Reputation: 31
I am working on computing hessian Matrix on Large data sets. I am trying to perform these computations in parallel on Multiple CPUs. My Set Up currently has 1 node with 10 CPU's. I am working on Python 2.7
I wrote a small abstraction of my code to understand distributed tensorflow better. below is the error
2017-07-23 16:16:17.281414: I tensorflow/core/distributed_runtime/rpc/grpc_server_lib.cc:316] Started server with target: grpc://localhost:2225
Process Process-3:
Traceback (most recent call last):
File "/home/skay/anaconda2/lib/python2.7/multiprocessing/process.py", line 258, in _bootstrap
self.run()
File "/home/skay/anaconda2/lib/python2.7/multiprocessing/process.py", line 114, in run
self._target(*self._args, **self._kwargs)

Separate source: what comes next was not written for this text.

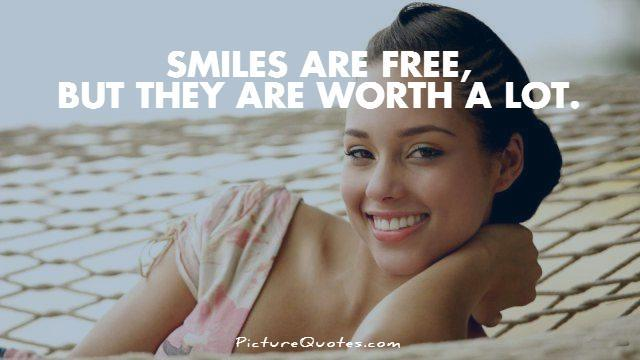 Smiles are free, but they are worth a lot Picture Quote #1
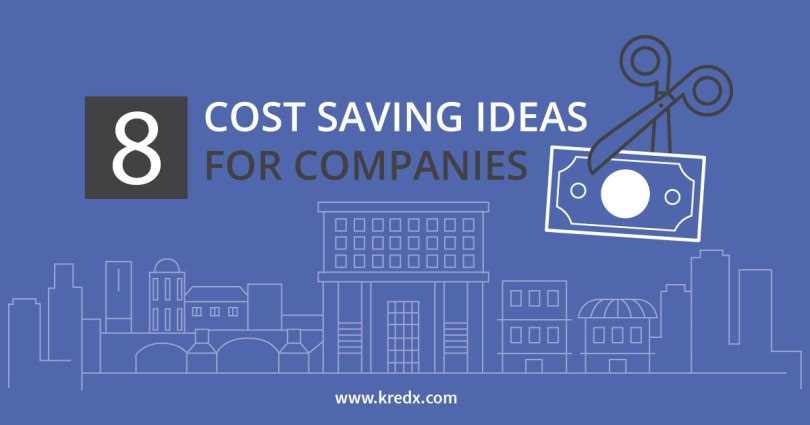 8 cost saving ideas for companies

File "/home/skay/.PyCharmCE2017.1/config/scratches/scratch_6.py", line 32, in cifar10
serv = tf.train.Server(cluster, job_name= params.job_name,task_index=params.task_index)
File "/home/skay/anaconda2/lib/python2.7/site-packages/tensorflow/python/training/server_lib.py", line 145, in __init__
self._server_def.SerializeToString(), status)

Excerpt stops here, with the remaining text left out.